草戸稲荷神社(くさどいなりじんじゃ)は広島県福山市草戸町に鎮座している稲荷神社である。日本稲荷5社の一つに名が挙がることもあり、初詣の参拝者数は約40万人と広島県下でも有数の参拝者数である[1][2]。
概要
二十社近い摂末社の稲荷神社と境内社として八幡神社を祀っている。かつて本殿は拝殿の裏にあったが、昭和時代末期に懸造風のコンクリート製の基礎上に移設した。この本殿前から福山市街を一望することができる。
- 沿革
社伝によると、平安時代の807年(大同2年)に空海が明王院を開基したときに同寺の鎮守として祀ったのが始まりとされる[3]。元は、現・境内地前の芦田川の中州に存在した草戸千軒町にあった小社である。伝承によると、草戸千軒町に住していた刀匠・法華一乗が剣を妙顕寺に奉納したさいに、稲荷の霊験があったため稲荷を信仰し、自宅そばに勧請したという由来がある。

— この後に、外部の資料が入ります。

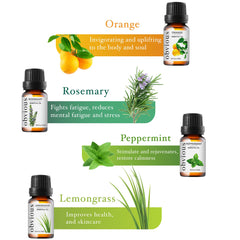 Top 8 Essential Oils for Aromatherapy - Therapeutic Grade Oil Sampler Gift Set (10ml bottles)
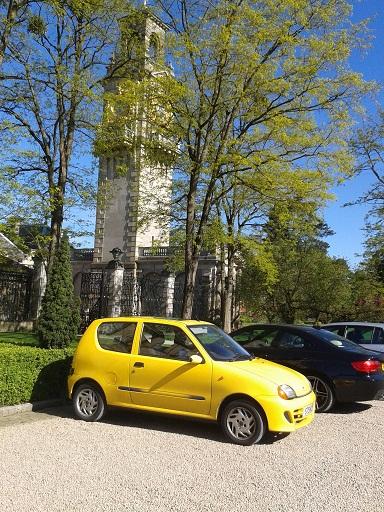photobombing yellow car
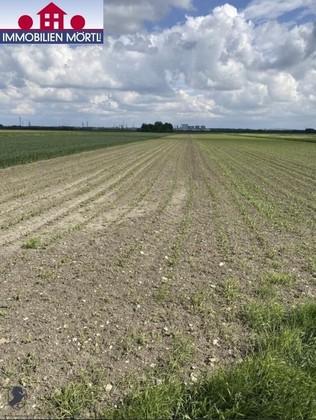 Land- / Forstwirtschaft in 3430 Tulln an der Donau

社殿は中洲にあるため、しばしば洪水により社殿が流失したと伝わる[3]。寛永11年(1633年)に福山藩初代藩主・水野勝成が再建したとの棟札が残る。承応元年(1652年)に福山藩3代藩主・水野勝貞が父の2代藩主・勝俊の病気平癒を祈願し参拝。翌・承応4年(1655年)水野勝貞が社地を現・境内地に遷す。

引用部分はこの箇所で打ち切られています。